Ihre Galerie im ersten Stock hat sie vom Bastel- in ein Arbeitszimmer umfunktioniert. Unter dem Fenster kleben Zettel mit Gesichtern von Kandidaten der Parteien zur Kommunalwahl. Das weiße Board neben dem Schreibtisch ist mit zahlreichen Ordnern zu politischen Angelegenheiten gefüllt, etwa mit Sitzungsunterlagen. Aus einem mit jenen ragen an der Seite ein Dutzend gelbe Haftnotizen hervor. „Da habe ich noch Klärungsbedarf“, sagt Brost. Sie ist der Meinung, dass die Verwaltungsvorlagen, die im Internet für die Bürger einsehbar sind, einfacher gestaltet werden müssten, das System in Sachen Nutzerfreundlichkeit einer Überarbeitung bedürfe. „Denn es geht um Transparenz und Verständnis.“ Außerdem hält sie es für sinnvoll, Gästen von Ausschusssitzungen eine Politik-Knigge auszuhändigen. „Damit sie zum Beispiel um Redezeiten wissen und wann ein Vorsitzender unterbrechen kann.“
Seminare machen sie fit für die Kommunalpolitik
Sie selbst hat während ihrer Zeit als Protestlerin an Sitzungen diverser Gremien teilgenommen, dadurch tiefe Einblicke gewonnen und zugleich die Begeisterung zum Mitmachen. Besondere Unterstützung erfährt Brost derzeit vom stellvertretenden Fraktionschef Klaus-Jürgen Krüger als Mentor. Ihr Spezialgebiet ist das Thema Planung und Bauen, „aber auch Soziales mit den Bereich Pflege und Gesundheit ist mir wichtig“. Um Wissenslücken zu füllen, hat sie zuletzt zwei Seminare gemacht – eines mit dem Titel Haushaltssatzung und -planung.

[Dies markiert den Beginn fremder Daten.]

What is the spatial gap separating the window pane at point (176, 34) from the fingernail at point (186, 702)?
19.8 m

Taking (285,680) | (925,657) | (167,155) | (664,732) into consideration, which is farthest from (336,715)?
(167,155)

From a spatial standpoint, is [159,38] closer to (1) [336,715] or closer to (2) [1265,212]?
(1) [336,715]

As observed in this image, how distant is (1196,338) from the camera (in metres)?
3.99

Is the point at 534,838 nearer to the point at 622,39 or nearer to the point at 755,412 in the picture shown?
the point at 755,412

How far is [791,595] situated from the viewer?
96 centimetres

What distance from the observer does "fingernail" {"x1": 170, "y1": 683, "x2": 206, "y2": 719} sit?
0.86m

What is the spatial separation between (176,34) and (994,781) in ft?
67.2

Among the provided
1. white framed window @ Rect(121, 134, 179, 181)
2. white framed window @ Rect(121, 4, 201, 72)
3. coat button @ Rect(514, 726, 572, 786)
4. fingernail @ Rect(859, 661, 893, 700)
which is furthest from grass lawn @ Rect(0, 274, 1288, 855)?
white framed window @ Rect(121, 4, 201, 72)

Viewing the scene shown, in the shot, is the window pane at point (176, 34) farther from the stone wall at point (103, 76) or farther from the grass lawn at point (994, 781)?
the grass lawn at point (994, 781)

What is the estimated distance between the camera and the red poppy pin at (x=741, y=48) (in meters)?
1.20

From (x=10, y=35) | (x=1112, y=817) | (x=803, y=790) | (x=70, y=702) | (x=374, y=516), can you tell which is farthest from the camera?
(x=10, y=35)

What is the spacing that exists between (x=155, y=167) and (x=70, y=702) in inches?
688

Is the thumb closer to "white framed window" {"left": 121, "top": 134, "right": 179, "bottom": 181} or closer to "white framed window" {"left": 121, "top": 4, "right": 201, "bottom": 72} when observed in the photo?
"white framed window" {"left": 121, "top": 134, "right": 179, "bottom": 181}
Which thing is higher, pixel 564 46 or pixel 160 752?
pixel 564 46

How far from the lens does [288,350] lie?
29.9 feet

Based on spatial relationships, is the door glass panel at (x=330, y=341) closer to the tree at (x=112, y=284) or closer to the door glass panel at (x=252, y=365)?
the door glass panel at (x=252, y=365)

„Frau Brost ist eine der Engagiertesten in unser Partei“, sagt der Fraktionsvorsitzende Hermann Hanser. Sie sei ein belebendes Element und sehr zielstrebig. Er schätze ihre grundlegend soziale Ader. Die frühere Marathonläuferin, die immer noch in der Leichtathletiksparte des Barsbütteler SV aktiv ist, hat klare Visionen für ihre Gemeinde: „Wir benötigen bezahlbaren Wohnraum für junge Familien, das schließt den Erhalt von Grünflächen nicht aus.“ Investitionen zum Beispiel in Feuerwehr oder Sportplätze seien trotz hoher Verschuldung sinnvoll, weil zukunftsorientiert und nachhaltig.
Ihr Mann sei von ihren politischen Aktivitäten nicht vollends überzeugt, weil Zeit für Zweisamkeit verloren gehe. Die beiden haben eine 27-jährige Tochter, die nicht mehr im Haus lebt und als Lehrerin arbeitet. Zu den neuen Nachbarn auf der früheren Parkanlage pflegen die Brosts übrigens ein gutes Verhältnis. Im Sommer grillten die Familien zusammen.